India Will Spend Over INR 37Tn a Year to Accommodate Population by 2030
New economic data in the report ‘A Blueprint for Modern Infrastructure Delivery’, authored by international construction and consultancy company, Mace, finds that by 2030 India will be spending US$500 billion (over 37 trillion) a year to accommodate its rapidly expanding population. Other large countries will also incur equally large infrastructure spends.
The report highlights that, since the global COVID-19 pandemic took hold at the start of 2020, infrastructure delivery and its role in society has changed dramatically in nature. For instance, at its peak, the COVID-19 pandemic caused a 73% drop in public transport use in India.
Gradually easing restrictions notwithstanding, networks around the world face longer-term strategic challenges. India is no exception.
According to the World Bank, the impact of lockdown measures and behavioural changes in response to COVID-19 caused the most severe global contraction since the Second World War. Economies around the world are hit hard by the impacts of the virus, and many governments have positioned infrastructure deployment as a core part of the remedy.
However, the need to improve delivery is stark. According to Mace’s data, up to 80% of large infrastructure schemes are delivered late and over budget, and then under-deliver on benefits. These challenges must be addressed so as not to undermine the global infrastructure-led economic recovery; evidence of change through successful delivery is essential to boosting public confidence in the months ahead.
By Q1 FY21 end, there were 1,698 Central projects under implementation across India - 469 mega projects (each costing INR 1000 crore and above) and 1,229 major projects (each costing >INR 150 crore but
Recognising this global challenge, Mace interviewed nearly 40 senior executives to produce its breakthrough report explaining why projects and programmes across the globe are suffering in this way. In light of the COVID-19 pandemic, Mace has included new data on both developed and developing countries and outlined its findings in the context of the virus. Among the main issues identified were:
- Lack of clarity of outcome when deciding on which schemes to take forward. Often decisions are driven by political pressure rather than rigorous cost and benefit analysis.

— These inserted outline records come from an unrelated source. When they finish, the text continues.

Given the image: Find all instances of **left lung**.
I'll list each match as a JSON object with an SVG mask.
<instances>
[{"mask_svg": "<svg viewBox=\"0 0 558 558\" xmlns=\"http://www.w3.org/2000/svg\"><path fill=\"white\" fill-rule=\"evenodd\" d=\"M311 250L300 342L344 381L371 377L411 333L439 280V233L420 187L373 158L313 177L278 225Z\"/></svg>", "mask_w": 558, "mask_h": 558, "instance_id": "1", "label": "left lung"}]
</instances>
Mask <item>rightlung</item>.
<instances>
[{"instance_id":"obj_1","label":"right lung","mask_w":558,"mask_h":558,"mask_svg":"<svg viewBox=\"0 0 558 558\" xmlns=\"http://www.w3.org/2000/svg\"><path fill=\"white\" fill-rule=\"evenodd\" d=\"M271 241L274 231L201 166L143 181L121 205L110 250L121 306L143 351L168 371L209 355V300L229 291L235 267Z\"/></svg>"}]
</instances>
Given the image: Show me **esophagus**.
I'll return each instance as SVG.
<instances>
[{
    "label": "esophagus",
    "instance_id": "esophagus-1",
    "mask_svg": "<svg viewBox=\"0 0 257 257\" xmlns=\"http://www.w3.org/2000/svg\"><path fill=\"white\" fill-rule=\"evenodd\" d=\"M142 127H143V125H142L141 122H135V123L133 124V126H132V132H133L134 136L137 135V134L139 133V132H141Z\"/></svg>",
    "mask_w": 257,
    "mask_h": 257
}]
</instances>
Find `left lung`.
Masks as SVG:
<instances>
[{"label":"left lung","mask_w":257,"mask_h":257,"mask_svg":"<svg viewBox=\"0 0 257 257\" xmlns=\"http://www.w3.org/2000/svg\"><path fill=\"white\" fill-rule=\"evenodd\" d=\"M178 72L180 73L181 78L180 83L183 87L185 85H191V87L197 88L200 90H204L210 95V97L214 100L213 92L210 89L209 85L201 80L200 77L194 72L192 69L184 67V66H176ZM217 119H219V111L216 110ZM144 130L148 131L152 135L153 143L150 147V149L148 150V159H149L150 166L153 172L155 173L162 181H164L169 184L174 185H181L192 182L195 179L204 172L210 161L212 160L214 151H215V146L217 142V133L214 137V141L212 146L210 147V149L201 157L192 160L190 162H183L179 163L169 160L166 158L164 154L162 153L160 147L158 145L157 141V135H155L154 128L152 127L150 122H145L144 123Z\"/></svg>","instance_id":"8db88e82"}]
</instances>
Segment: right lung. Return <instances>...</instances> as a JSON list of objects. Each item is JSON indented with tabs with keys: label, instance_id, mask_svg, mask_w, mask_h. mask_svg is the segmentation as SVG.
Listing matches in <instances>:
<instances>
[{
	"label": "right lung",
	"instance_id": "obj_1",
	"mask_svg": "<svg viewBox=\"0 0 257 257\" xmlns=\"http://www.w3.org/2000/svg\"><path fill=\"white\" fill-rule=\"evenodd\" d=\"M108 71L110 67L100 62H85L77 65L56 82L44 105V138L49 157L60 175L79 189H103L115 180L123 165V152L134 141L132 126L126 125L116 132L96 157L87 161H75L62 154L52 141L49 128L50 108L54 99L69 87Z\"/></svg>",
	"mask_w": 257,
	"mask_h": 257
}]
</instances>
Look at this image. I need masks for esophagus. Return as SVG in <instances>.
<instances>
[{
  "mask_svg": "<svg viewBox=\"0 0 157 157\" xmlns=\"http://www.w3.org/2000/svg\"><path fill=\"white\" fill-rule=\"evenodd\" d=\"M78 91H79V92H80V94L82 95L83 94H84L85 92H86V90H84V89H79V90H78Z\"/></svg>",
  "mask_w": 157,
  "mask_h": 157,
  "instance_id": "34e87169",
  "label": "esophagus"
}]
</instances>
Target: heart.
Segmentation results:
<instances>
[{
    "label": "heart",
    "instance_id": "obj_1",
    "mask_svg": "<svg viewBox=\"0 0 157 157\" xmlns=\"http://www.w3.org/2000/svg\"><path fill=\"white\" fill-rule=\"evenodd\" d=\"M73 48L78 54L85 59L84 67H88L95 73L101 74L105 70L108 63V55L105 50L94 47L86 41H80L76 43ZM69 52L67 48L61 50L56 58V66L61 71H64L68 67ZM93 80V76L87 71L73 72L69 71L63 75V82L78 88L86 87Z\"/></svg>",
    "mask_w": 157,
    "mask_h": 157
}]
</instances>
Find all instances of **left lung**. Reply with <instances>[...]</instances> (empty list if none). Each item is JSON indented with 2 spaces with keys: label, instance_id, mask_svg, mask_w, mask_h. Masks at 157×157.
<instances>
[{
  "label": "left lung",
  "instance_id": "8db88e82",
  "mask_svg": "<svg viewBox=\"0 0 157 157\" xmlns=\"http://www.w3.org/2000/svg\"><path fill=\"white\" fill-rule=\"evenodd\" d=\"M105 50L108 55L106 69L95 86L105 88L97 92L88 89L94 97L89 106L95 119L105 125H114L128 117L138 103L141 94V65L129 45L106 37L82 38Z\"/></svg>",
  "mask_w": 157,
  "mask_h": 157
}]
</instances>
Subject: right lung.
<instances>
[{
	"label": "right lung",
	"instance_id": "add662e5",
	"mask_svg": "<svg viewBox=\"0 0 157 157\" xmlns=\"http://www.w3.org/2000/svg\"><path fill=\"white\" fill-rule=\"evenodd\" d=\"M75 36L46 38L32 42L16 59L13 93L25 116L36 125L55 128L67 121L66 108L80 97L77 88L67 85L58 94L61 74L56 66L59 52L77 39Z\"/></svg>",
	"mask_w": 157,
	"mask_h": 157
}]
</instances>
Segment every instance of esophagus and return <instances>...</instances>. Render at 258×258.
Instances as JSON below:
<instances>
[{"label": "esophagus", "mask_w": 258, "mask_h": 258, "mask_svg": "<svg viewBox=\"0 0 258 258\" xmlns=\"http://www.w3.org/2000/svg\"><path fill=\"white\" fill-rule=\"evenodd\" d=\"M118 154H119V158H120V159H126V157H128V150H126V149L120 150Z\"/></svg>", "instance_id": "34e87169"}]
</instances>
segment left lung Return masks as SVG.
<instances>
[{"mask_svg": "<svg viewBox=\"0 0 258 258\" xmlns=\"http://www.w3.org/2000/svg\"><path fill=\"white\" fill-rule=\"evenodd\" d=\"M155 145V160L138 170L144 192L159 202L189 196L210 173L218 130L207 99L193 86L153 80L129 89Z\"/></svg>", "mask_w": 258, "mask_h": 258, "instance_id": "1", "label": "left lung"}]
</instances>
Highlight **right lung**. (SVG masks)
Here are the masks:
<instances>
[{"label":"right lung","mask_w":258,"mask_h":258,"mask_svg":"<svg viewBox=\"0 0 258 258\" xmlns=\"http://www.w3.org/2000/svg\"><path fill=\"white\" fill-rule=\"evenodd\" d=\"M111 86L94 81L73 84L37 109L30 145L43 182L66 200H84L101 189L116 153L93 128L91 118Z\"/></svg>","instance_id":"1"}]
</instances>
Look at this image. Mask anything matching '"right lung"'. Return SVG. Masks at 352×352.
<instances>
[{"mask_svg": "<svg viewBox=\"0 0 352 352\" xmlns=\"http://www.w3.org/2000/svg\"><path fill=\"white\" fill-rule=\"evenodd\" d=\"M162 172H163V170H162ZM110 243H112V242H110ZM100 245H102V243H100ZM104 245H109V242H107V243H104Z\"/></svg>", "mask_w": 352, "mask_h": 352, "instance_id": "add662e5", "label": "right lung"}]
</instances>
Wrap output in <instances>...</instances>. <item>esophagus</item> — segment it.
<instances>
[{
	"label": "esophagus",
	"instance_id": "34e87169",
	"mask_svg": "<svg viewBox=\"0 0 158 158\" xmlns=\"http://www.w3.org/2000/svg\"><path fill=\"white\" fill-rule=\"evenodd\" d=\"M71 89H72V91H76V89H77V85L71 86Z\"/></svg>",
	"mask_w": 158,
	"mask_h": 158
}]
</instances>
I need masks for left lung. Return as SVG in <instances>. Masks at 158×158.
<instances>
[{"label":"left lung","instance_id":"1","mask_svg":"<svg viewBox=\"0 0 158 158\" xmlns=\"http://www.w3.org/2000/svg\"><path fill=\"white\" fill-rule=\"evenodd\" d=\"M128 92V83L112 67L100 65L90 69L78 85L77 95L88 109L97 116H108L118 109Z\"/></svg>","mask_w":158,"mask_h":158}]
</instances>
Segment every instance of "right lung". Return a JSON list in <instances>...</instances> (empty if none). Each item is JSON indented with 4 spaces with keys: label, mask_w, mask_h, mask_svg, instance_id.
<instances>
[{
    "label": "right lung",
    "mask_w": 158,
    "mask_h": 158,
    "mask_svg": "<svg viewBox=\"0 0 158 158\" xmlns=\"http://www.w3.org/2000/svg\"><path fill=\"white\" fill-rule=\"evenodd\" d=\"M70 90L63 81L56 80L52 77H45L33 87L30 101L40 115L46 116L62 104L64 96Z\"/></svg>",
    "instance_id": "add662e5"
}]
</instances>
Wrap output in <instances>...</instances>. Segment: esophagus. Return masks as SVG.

- The poor predictive abilities of project teams in their early stages, who are pressured into providing fixed point price estimates and programmes well before accurate predictions are possible or realistic.
- Procurements based on ‘cheapest price’ rather than ‘value’ to fit within unrealistic initial budgets. On large and complex projects, ‘cheapest price’ procurement is a false economy.
To shift the balance, the report outlines ten key recommendations for how to put things right, including implementing independent scrutiny panels on big projects, shaking up the way the sector runs procurement, and spending more money upfront to properly examine, scope and plan the scheme.
Anuj Puri, Chairman for ANAROCK Group said: “Construction halt, labour shortage and revocation of toll collection were some of the major challenges India’s infrastructure sector has faced due to the COVID-19 lockdown since March. The government’s focus has shifted primarily towards building healthcare infrastructure to accommodate the pandemic’s fallout. Even now, after a staggered easing of lockdown rules over the last months, major infrastructure work across the country haven’t resumed usual pace.
“In India, there is a very real need to ensure timely implementation. Many of India’s infrastructure projects were already delayed even before the pandemic.”
Jason Millett, CEO for Consultancy at Mace, said: “Around the world, good infrastructure is vital for socioeconomic prosperity, both directly through investment and jobs, and indirectly through thing like improvements to transport connectivity and access to clean water. India is no different and, unfortunately, not all infrastructure projects are properly planned and delivered, resulting in delays, cost overruns and under-delivery against expected benefits. The negative impact of this is significant, with our calculations showing that, in India, this could result in an additional cost of INR 10,820 billion by 2030. Globally, the cost could be as much as US$900 billion. This financial burden, combined with a perceived lack of delivery capability due to project delays and mismanagement, risks severely damaging public confidence in the sector; something we cannot afford when community buy-in is so critical to establishing and achieving positive outcomes.
“With COVID-19 placing greater emphasis on the importance of infrastructure as an economic multiplier, it is more important than ever that we get this right. Our major projects and programmes must have clarity of direction and outcome-focused decision making to ensure they do not become a burden, but rather an enabler for post-pandemic growth”.